Stored rows:
....

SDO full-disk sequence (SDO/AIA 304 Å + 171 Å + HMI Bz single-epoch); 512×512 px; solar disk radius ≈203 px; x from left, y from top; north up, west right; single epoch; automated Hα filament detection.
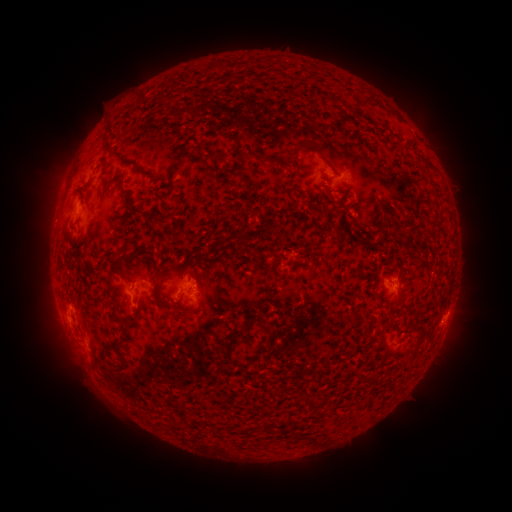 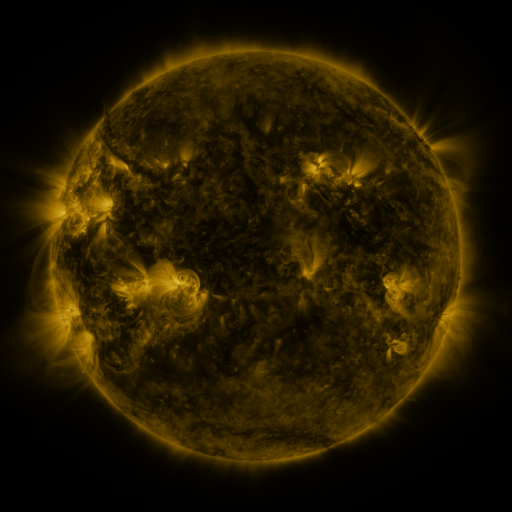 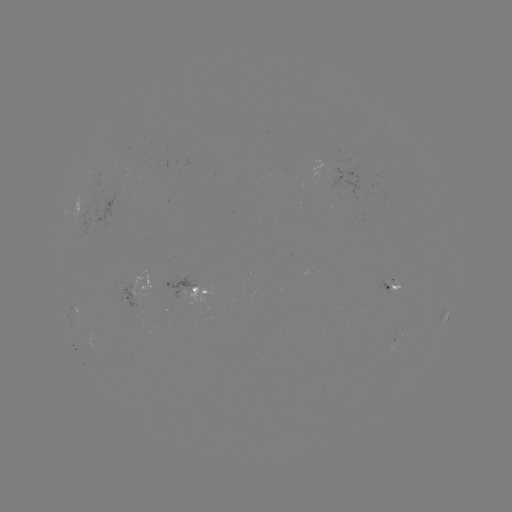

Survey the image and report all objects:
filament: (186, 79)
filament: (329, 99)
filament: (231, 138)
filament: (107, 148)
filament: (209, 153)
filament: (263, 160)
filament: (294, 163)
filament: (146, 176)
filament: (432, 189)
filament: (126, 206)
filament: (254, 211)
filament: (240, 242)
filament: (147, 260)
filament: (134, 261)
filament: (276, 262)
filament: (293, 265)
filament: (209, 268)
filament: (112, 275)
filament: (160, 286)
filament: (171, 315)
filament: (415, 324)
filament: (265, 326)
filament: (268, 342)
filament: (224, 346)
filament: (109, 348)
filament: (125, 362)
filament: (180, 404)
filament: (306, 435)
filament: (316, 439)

....

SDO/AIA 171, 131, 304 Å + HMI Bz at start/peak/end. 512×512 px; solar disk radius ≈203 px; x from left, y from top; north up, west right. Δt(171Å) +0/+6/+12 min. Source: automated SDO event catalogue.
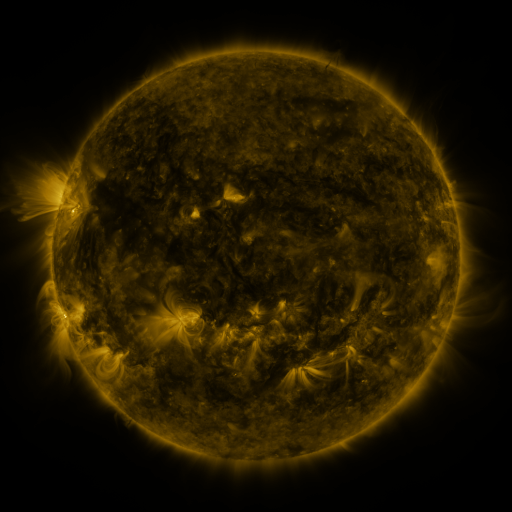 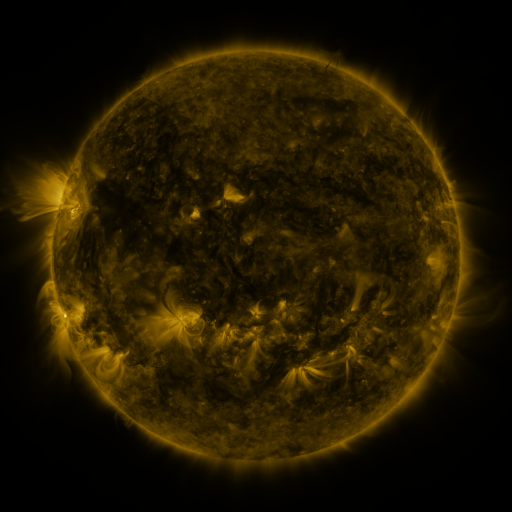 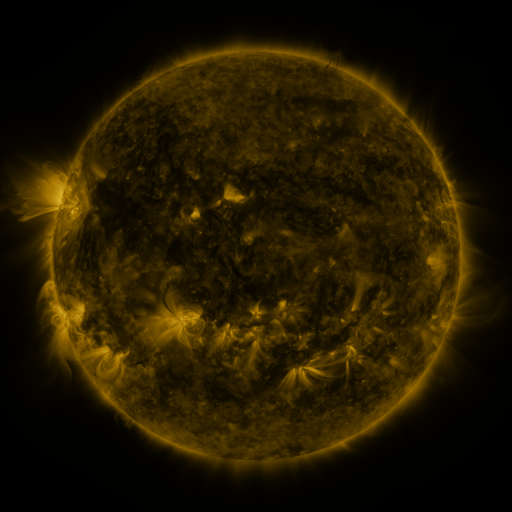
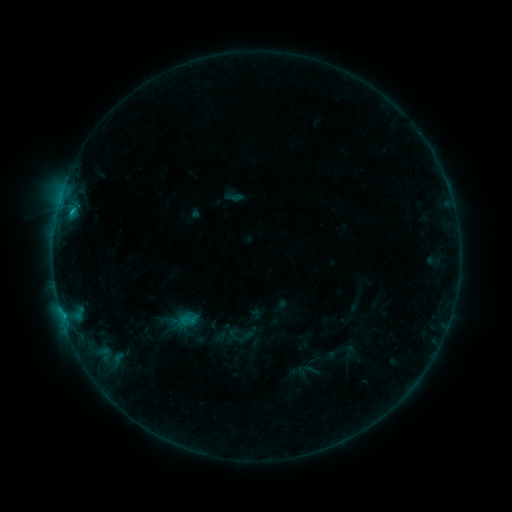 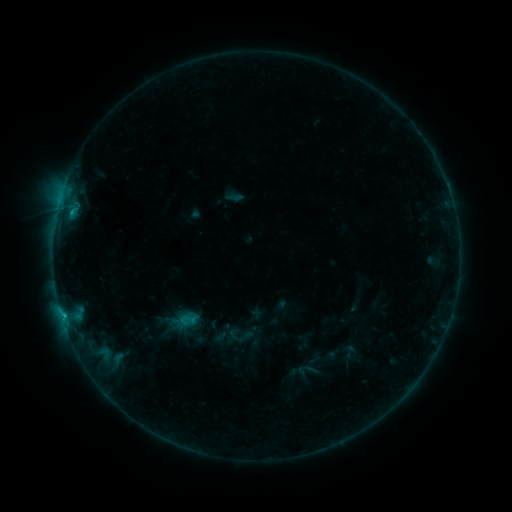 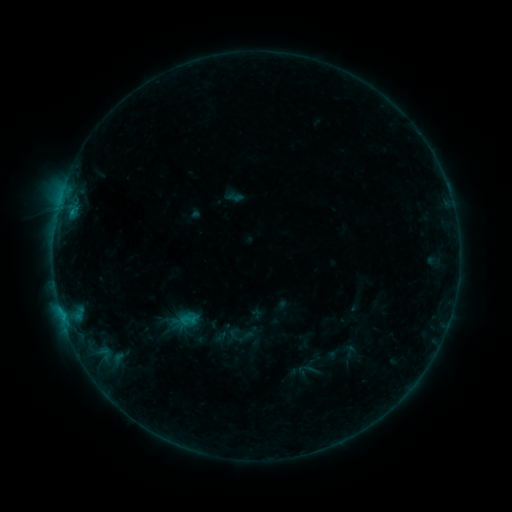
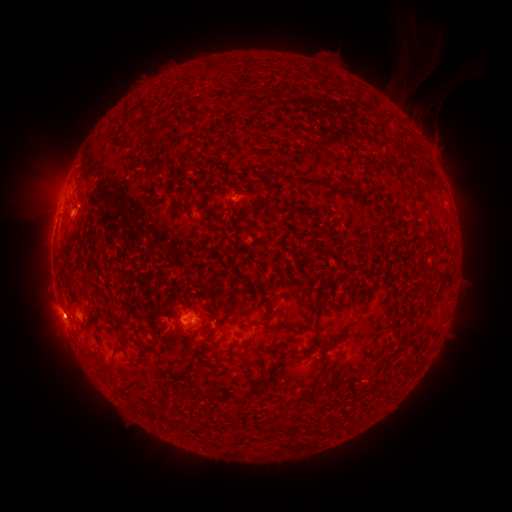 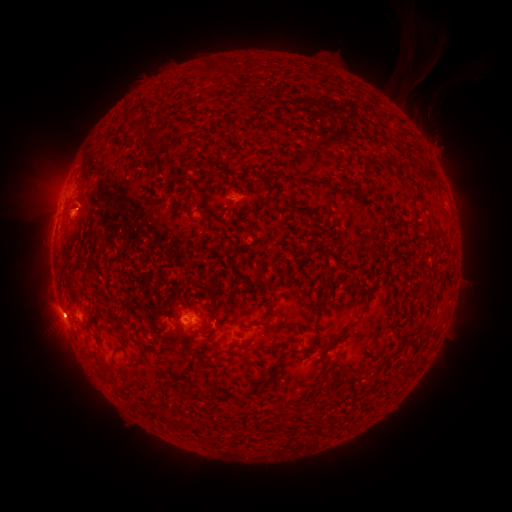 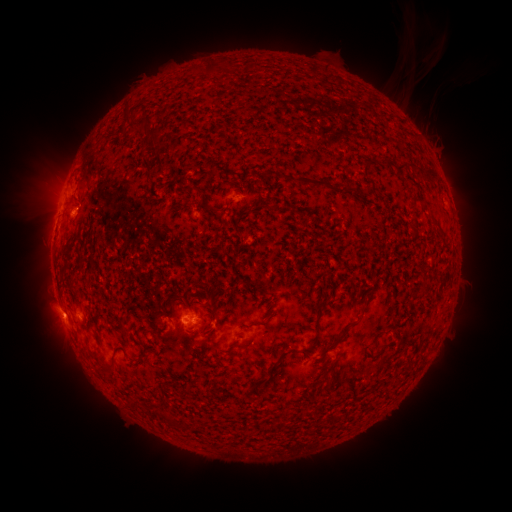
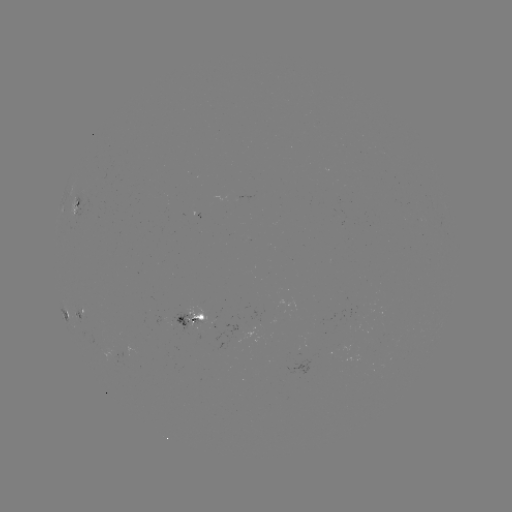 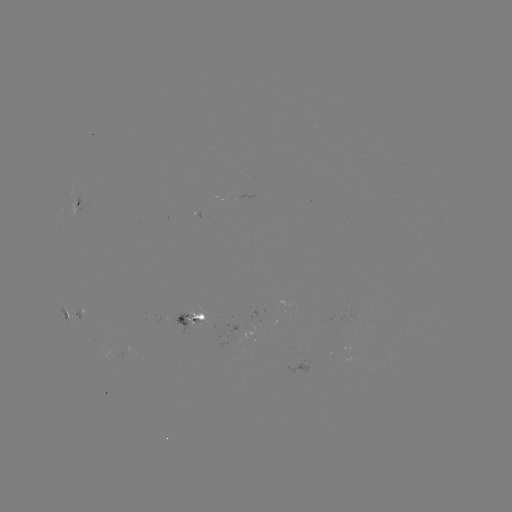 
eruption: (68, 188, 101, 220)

....

Required task:
Update the lines from the one with "SDO full-disk sequence" to the one with "filament: (171, 315)", replacing "north up" with "north at top" and keeping everything else the same. Omit the pictures.

Solution for this exercise:
SDO full-disk sequence (SDO/AIA 304 Å + 171 Å + HMI Bz single-epoch); 512×512 px; solar disk radius ≈203 px; x from left, y from top; north at top, west right; single epoch; automated Hα filament detection.

Survey the image and report all objects:
filament: (186, 79)
filament: (329, 99)
filament: (231, 138)
filament: (107, 148)
filament: (209, 153)
filament: (263, 160)
filament: (294, 163)
filament: (146, 176)
filament: (432, 189)
filament: (126, 206)
filament: (254, 211)
filament: (240, 242)
filament: (147, 260)
filament: (134, 261)
filament: (276, 262)
filament: (293, 265)
filament: (209, 268)
filament: (112, 275)
filament: (160, 286)
filament: (171, 315)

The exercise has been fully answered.